■ **Assignment**
Below are the records. State how many of their lines hold the word "measured", and add nothing else.

----------------

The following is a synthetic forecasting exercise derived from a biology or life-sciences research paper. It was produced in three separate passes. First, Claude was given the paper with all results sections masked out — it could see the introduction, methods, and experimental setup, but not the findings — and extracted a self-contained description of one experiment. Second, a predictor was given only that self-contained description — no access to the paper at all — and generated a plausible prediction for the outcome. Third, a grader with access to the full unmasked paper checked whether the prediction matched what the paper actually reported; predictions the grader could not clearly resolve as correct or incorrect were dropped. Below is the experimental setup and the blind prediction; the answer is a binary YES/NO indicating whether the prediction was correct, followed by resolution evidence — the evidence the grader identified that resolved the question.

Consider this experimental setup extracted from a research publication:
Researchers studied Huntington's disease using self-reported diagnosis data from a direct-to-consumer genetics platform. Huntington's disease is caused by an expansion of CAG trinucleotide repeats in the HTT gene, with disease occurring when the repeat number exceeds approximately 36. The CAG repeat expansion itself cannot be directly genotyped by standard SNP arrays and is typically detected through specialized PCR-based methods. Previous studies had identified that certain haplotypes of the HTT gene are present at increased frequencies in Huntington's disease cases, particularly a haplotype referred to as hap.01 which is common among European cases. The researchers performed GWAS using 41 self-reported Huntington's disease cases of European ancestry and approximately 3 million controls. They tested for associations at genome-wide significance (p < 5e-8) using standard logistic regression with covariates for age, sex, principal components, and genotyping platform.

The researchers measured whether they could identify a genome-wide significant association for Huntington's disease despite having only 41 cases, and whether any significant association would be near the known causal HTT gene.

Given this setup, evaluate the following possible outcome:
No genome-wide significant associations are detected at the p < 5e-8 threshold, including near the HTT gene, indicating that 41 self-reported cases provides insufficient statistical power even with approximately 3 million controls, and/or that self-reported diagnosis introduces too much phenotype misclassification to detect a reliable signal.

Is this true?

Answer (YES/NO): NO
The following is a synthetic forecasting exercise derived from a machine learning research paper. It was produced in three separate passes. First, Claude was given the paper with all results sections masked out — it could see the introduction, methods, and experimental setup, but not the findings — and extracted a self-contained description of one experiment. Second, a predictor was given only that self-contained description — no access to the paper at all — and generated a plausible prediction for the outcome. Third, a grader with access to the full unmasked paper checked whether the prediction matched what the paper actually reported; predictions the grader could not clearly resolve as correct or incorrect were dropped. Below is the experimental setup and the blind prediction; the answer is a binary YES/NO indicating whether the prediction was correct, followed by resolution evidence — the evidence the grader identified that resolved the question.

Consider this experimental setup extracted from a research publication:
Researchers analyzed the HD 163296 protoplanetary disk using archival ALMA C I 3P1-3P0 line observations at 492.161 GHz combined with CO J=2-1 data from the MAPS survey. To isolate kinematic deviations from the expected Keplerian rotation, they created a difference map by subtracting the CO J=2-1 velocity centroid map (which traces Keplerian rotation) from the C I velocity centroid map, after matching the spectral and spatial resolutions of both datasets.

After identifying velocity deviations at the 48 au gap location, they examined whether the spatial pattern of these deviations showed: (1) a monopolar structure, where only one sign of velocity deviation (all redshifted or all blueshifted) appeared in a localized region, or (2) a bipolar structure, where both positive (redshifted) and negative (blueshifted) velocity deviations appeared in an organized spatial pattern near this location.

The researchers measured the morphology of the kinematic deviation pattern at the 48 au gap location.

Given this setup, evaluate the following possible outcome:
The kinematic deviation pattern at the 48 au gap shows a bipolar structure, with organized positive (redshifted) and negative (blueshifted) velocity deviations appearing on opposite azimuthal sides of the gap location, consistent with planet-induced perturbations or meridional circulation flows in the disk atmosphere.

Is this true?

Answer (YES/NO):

----------------

■ **Solution**
2